═════ PROVIDED RECORDS

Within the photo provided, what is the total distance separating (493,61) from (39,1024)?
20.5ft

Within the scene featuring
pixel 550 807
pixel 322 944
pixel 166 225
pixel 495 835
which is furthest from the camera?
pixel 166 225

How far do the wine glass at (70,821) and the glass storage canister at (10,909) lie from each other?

══════════

## TASK STATEMENT
Put every line of the records above into a numbered list, leaving out the blank lines.

## FULL OUTPUT
1. Within the photo provided, what is the total distance separating (493,61) from (39,1024)?
2. 20.5ft
3. Within the scene featuring
4. pixel 550 807
5. pixel 322 944
6. pixel 166 225
7. pixel 495 835
8. which is furthest from the camera?
9. pixel 166 225
10. How far do the wine glass at (70,821) and the glass storage canister at (10,909) lie from each other?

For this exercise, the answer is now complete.